Now, under new norms, if the number of qualifying bids have multiple bids from same group, then the next best bid would be considered even though it might fall under the cut-off 50% mark.

“If two qualified bidders are the same company (or group) and have submitted distinct initial price offers, then technically Qualified Bidders at next 1 rank shall also be declared as Qualified Bidders,” the standard tender document for the e-auction said.

To effect the new norm, the tender has introduced a concept of “Distinct Qualified Bidders” who are the bidders from the same group.

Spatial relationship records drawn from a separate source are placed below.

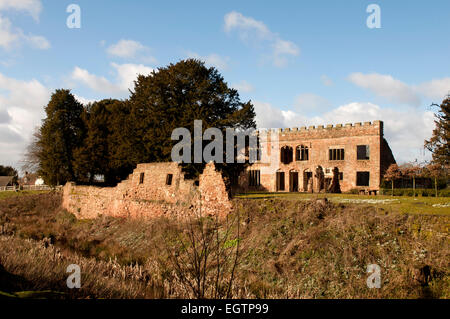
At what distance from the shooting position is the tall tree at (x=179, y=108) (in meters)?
27.1

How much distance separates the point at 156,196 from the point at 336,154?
22768 millimetres

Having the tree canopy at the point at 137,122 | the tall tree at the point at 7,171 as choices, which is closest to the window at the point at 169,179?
the tree canopy at the point at 137,122

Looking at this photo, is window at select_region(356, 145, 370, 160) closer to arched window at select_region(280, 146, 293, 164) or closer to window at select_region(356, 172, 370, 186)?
window at select_region(356, 172, 370, 186)

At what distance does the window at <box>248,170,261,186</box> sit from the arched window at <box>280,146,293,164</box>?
3621 mm

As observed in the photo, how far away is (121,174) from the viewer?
34.9 meters

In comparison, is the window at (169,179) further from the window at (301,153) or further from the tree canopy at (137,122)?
the window at (301,153)

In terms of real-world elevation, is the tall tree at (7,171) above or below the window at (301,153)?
below

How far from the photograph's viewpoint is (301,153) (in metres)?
38.8

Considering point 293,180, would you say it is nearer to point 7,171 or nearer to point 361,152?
point 361,152

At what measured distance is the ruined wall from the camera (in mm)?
17859

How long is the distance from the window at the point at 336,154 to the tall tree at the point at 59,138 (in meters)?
27.6

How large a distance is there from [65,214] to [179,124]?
1295cm
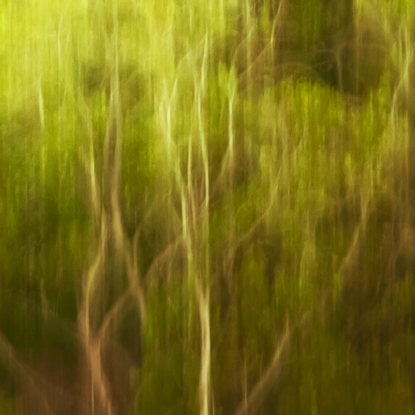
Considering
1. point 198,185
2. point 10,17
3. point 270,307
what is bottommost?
point 270,307

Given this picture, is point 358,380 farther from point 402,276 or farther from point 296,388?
point 402,276

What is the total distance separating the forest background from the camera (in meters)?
0.97

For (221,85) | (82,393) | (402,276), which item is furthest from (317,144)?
(82,393)

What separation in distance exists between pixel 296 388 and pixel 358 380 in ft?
0.49

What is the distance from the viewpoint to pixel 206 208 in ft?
3.23

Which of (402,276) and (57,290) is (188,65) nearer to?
(57,290)

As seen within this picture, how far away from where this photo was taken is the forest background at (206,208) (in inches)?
38.1

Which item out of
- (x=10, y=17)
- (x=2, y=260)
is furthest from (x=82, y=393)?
(x=10, y=17)

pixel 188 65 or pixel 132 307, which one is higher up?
pixel 188 65

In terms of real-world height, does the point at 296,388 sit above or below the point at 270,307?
below

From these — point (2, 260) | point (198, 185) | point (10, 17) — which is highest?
point (10, 17)

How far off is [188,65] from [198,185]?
28 centimetres

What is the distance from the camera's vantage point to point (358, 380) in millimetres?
983

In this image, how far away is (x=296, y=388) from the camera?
3.19 ft
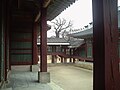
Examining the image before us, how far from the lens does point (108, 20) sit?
1.45m

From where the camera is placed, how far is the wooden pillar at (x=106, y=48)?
1413mm

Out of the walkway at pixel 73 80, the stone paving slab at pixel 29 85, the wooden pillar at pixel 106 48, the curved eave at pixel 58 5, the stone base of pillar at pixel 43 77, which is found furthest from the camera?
the walkway at pixel 73 80

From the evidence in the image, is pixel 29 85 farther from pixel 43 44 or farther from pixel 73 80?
pixel 73 80

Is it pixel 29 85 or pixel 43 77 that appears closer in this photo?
pixel 29 85

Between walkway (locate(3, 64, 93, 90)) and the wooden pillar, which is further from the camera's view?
walkway (locate(3, 64, 93, 90))

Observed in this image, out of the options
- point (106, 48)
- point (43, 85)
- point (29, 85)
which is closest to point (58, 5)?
point (43, 85)

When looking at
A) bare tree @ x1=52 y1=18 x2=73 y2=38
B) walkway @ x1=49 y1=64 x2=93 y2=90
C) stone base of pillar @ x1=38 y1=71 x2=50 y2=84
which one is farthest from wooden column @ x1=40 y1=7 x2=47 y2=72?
bare tree @ x1=52 y1=18 x2=73 y2=38

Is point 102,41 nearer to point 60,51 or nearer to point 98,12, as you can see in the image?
point 98,12

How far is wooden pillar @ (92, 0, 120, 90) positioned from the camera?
1.41 metres

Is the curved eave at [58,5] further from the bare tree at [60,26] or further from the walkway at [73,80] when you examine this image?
the bare tree at [60,26]

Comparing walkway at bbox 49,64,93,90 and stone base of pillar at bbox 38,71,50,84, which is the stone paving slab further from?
walkway at bbox 49,64,93,90

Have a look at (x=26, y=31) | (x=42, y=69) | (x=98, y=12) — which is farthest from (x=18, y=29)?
(x=98, y=12)

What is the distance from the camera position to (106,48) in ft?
4.68

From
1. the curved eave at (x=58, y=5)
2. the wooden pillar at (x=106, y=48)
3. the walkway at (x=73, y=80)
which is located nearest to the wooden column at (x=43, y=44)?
the curved eave at (x=58, y=5)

“In the event that qualified bidders are the same company or corporation or the qualified bidders belong to the same group and they have submitted distinct initial price offers, then the technically qualified bidders at next such number of ranks which shall be equal to total number of ranks held by such qualified bidders in the first 50% of the ranks minus number of distinct qualified bidders, shall also be declared as qualified bidders,” the new norms mentioned.

The possibility of multiple bids from same group crowding out other serious players rose when groups like Vedanta came up with 25 bids for 14 producing blocks or K M Birla group registering 15 bids for eight blocks.

What’s more, there were cases of multiple bids from same company under separate bidder’s registration numbers.

This new change in norms following feedback received from the initial rounds is the reason the government couldn’t conduct the third phase in March as promised.

In another change in norm, which is to discourage non-serious players, bid security of the qualified bidder who has submitted the highest initial offer would be forfeited if that bidders fails to bid in the second round, and no other offers are made resulting in cancellation of the auction.

The time to be taken to conduct the auction has been raised to 64 days from earlier 59 days. It would now take 114 days to issue vesting order, to be done on September 30 against just 88 days, to complete the whole process.